58 min | PG | December 3, 2021 | Walt Disney Pictures
Greg Heffley starts middle school convinced it is a battlefield for social rank. He keeps a record of his climb in a journal he swears is not a diary. The animation finally looks like the books. The kid at the center is still a little jerk.
Greg Heffley starts middle school and treats the building as a war for social rank. He narrates his survival plan in a journal he insists is not a diary. The film is really about a kid who treats friendship as a liability and other children as obstacles to climb past. Jeff Kinney’s source novel runs on one honest idea. Greg is the hero of his own story and a coward in everyone else’s. This animated version of “Diary of a Wimpy Kid” keeps that premise and renders it in CG built to copy Kinney’s stick-figure drawings.
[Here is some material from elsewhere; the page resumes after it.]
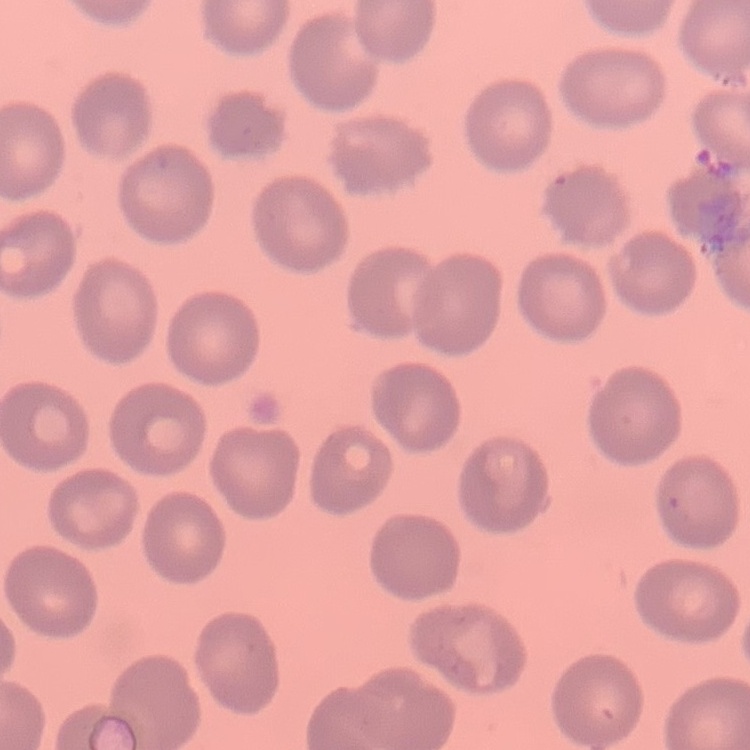
Summary:
  - Red blood cell morphology: no rouleaux formation
  - Preparation: thin blood smear
  - Stain: Field's or Giemsa
  - Image type: square crop of a larger photomicrograph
Brady Noon voices Greg with the flat confidence of a kid who never doubts his own scheming. He delivers self-serving narration without a flicker of guilt, which is the whole point of the character. Ethan William Childress voices Rowley Jefferson as the one genuinely decent kid in the cast. Childress gives Rowley a sincerity that exposes how casually Greg uses him. Hunter Dillon plays older brother Rodrick as pure adolescent menace, and Erica Cerra and Chris Diamantopoulos voice parents Susan and Frank as adults who never once catch what Greg is doing. Christian Convery voices the unsettling neighbor Fregley and commits all the way to the weirdness.
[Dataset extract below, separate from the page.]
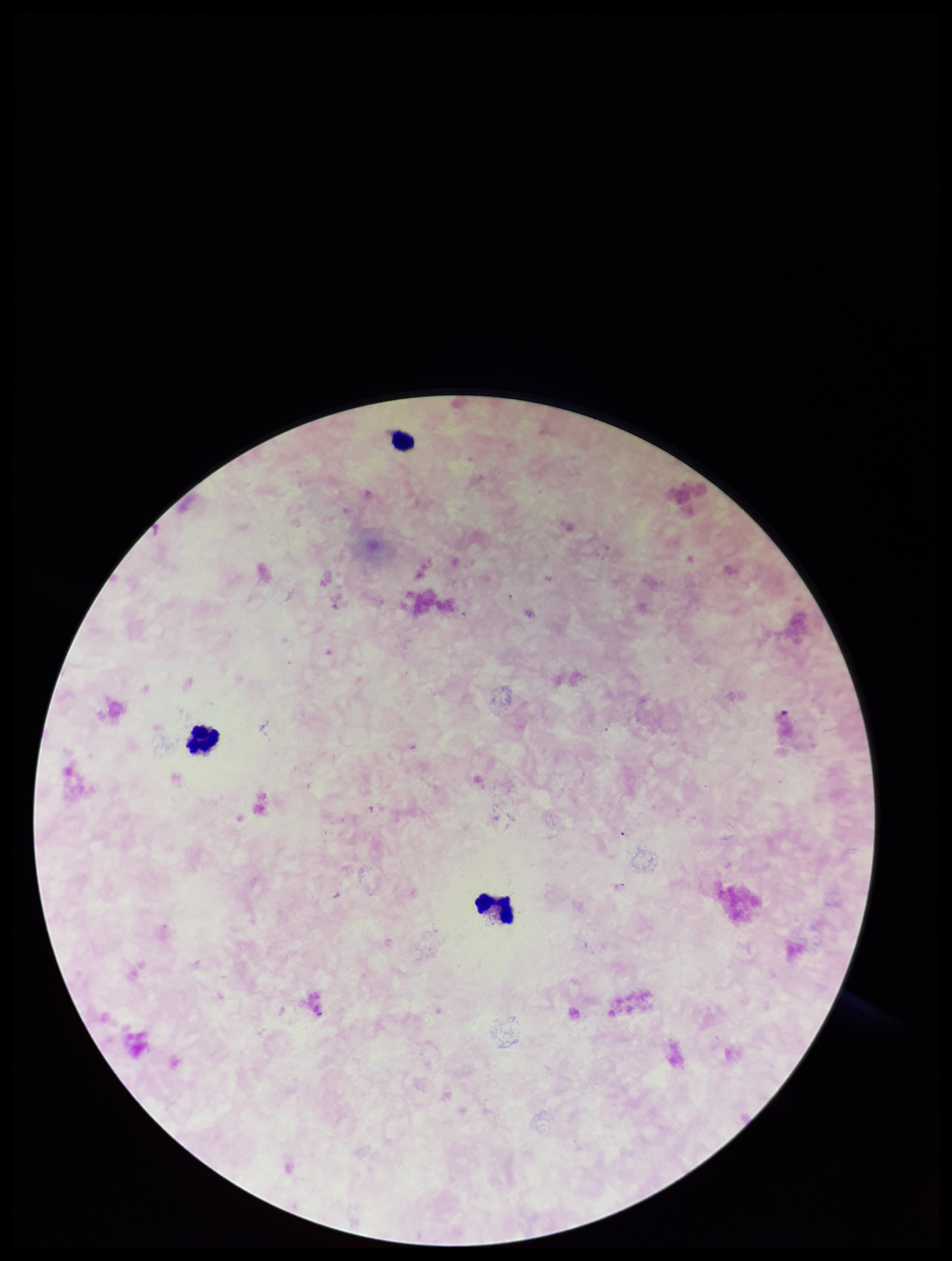
One field from this slide. Patient malaria status: negative. Preparation: thick. Plasmodium parasites: none identified. Stained with Giemsa. Image is 952×1261 pixels. Photographed through the microscope eyepiece with a smartphone camera. Parasite count: 0. Leukocyte count: 3.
Director Swinton O. Scott III builds the film as a chain of short vignettes pulled straight from the book. The episodes sit next to each other and rarely connect into momentum. Jeff Kinney writes the script himself and protects his own jokes. The animation is the real accomplishment here. The CG models reproduce the flat, round-headed cartoons of Kinney’s pen drawings and keep their thick black outlines and limited palette. The look finally matches how readers already picture these characters in their heads.
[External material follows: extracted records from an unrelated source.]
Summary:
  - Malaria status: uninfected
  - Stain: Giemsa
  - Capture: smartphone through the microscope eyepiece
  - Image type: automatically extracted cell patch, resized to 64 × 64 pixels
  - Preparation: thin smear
The film knows exactly what it is. It is a clean transfer of a popular book to the screen with no ambition past that. The visual style does its job and the voice cast hits the right register. The story underneath stays slight, and the stop-start structure never finds a gear. Greg learns almost nothing, and the film is honest enough not to pretend otherwise. It delivers the book and stops there.